'''
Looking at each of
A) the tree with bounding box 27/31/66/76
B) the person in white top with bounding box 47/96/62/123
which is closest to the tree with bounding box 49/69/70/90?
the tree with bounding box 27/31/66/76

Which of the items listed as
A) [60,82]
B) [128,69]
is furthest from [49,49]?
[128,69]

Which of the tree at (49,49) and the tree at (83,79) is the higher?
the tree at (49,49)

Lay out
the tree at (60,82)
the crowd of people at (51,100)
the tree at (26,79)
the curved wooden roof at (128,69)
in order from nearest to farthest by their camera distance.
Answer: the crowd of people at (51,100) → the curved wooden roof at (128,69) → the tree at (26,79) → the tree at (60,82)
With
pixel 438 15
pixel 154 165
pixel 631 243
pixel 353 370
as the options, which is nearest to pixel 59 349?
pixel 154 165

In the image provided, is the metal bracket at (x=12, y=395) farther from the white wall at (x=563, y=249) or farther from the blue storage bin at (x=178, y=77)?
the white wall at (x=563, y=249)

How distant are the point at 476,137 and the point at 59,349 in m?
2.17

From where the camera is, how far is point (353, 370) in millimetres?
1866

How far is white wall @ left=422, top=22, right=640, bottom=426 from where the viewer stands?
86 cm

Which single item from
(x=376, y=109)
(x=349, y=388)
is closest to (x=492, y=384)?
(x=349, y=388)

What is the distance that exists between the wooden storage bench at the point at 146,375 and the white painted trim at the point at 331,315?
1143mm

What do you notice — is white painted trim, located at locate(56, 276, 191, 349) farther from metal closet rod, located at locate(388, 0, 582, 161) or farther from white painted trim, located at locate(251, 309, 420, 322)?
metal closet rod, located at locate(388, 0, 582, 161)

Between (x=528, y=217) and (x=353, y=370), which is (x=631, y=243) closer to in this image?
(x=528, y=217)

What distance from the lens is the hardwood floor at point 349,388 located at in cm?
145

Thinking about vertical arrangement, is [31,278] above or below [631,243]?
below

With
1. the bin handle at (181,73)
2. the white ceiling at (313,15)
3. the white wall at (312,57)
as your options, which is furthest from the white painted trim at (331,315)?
'''
Go back to the data above and please quote exactly, and only, the lines from the line with "Which single item from" through its last line.

The solution
Which single item from
(x=376, y=109)
(x=349, y=388)
is closest to (x=492, y=384)?
(x=349, y=388)

What is the distance that exists between the wooden storage bench at the point at 146,375 and the white painted trim at the point at 331,315?
1143mm

What do you notice — is white painted trim, located at locate(56, 276, 191, 349) farther from metal closet rod, located at locate(388, 0, 582, 161) or farther from white painted trim, located at locate(251, 309, 420, 322)?
metal closet rod, located at locate(388, 0, 582, 161)

Between (x=528, y=217) and (x=353, y=370), which is (x=631, y=243) closer to in this image?
(x=528, y=217)

What distance from the lens is the hardwood floor at point 349,388 located at in cm?
145

Thinking about vertical arrangement, is [31,278] above or below [631,243]?
below

With
1. the bin handle at (181,73)
2. the white ceiling at (313,15)
3. the white wall at (312,57)
as your options, which is furthest from the white painted trim at (331,315)?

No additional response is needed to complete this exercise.